Sekilas Cerita Tentang 5 Lagu Favorit 2018 Saya dalam Artikel Rilisan Gemusik

Akhir tahun 2018 kemarin, Gemusik memasukkan saya dalam daftar kolega yang diminta memberi 5 lagu favorit yang rilis sepanjang 2018. Thank you, Gemusik! Seolah jadi trigger, konten itu malah bikin saya pengin menjabarkan tiap lagu yang saya setor ke editorial mereka itu. Beberapa lagu pasti kamu juga sudah pada tahu, dan beberapa lagi mungkin hanya sedikit yang mendengarkannya.

Baiklah, yuk langsung kita mulai, dari yang pertama, -seperti yang tertulis dalam artikel Daftar Lagu Terbaik 2018 di Gemusik- berdasarkan abjad.

Atlesta – “Pesona”


Saya ngefans sama Atlesta, bahkan sejak belum banyak muda-mudi sing along di venue tempat dia perform. Saya ingat, waktu itu dia jadi pembuka acara di Levels Brewhouse yang menampilkan The Milo, band yang waktu itu juga jadi favorit saya. Saya datang justru bukan untuk The Milo, tapi lebih awal, saat venue masih sepi, saya ikut bersenandung saat Atlesta di atas panggung. Saya hadir dalam pesta pertama mereka yang liar, dan ikut dimabuk suasana.

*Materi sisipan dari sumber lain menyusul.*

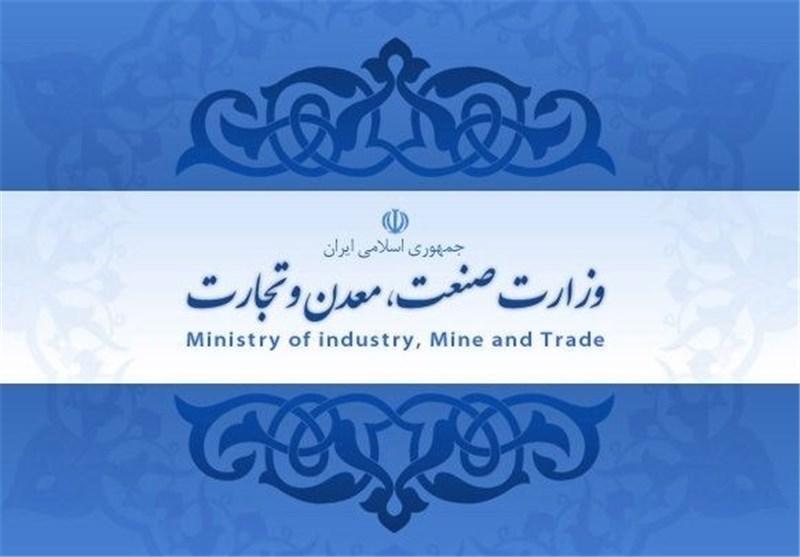 برنامههای اجرایی رونق تولید وزارت صنعت ابلاغ شد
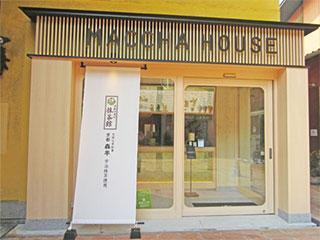 MACCHA HOUSE 抹茶館の写真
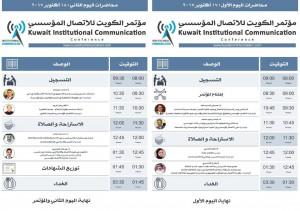 دكتور عبدالرحيم محمد يشارك في مؤتمر  الاتصال المؤسسي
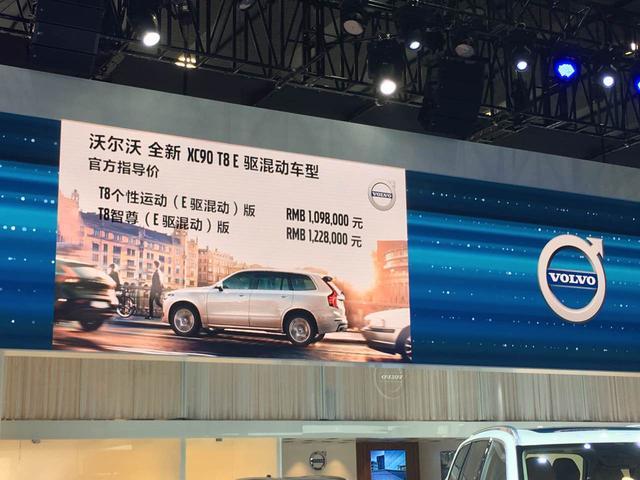 沃尔沃XC90 T8插电混动上市 售109.8万元起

Tahun demi tahun, album demi album, dan masih belum habis euforia tentang Gestures, tahun 2018 kemarin dia rilis single baru. Untuk pertama kalinya Atlesta bikin lagu paka Bahasa Indonesia, dan seagai permulaan, saya rasa mereka berhasil. Selepas intro singkat 15 detik, masuk lagu, entah kenapa saya merasakan ada nuansa Dewa 19 di situ. Masuk reffrain, saya dipaksa untuk bergoyang mengangkat tangan mengikuti irama, sambil ikut bernyanyi.

Seperti dalam surat terbuka Atlesta yang diunggah di akun Instagram-nya, Pesona ditulis sebagai secuil gambaran kecil tentang fenomena urban di era digital, terkait pertumbuhan teknologi dan media sosial. Lagu ini mengingatkan bahwa generasi sekarang ini sedang diuji tentang efek buruk dari penggunaan media sosial yang berlebihan, bagaimana kecemasan dan depresi meningkat akibat selalu membandingkan diri dengan kehidupan orang lain.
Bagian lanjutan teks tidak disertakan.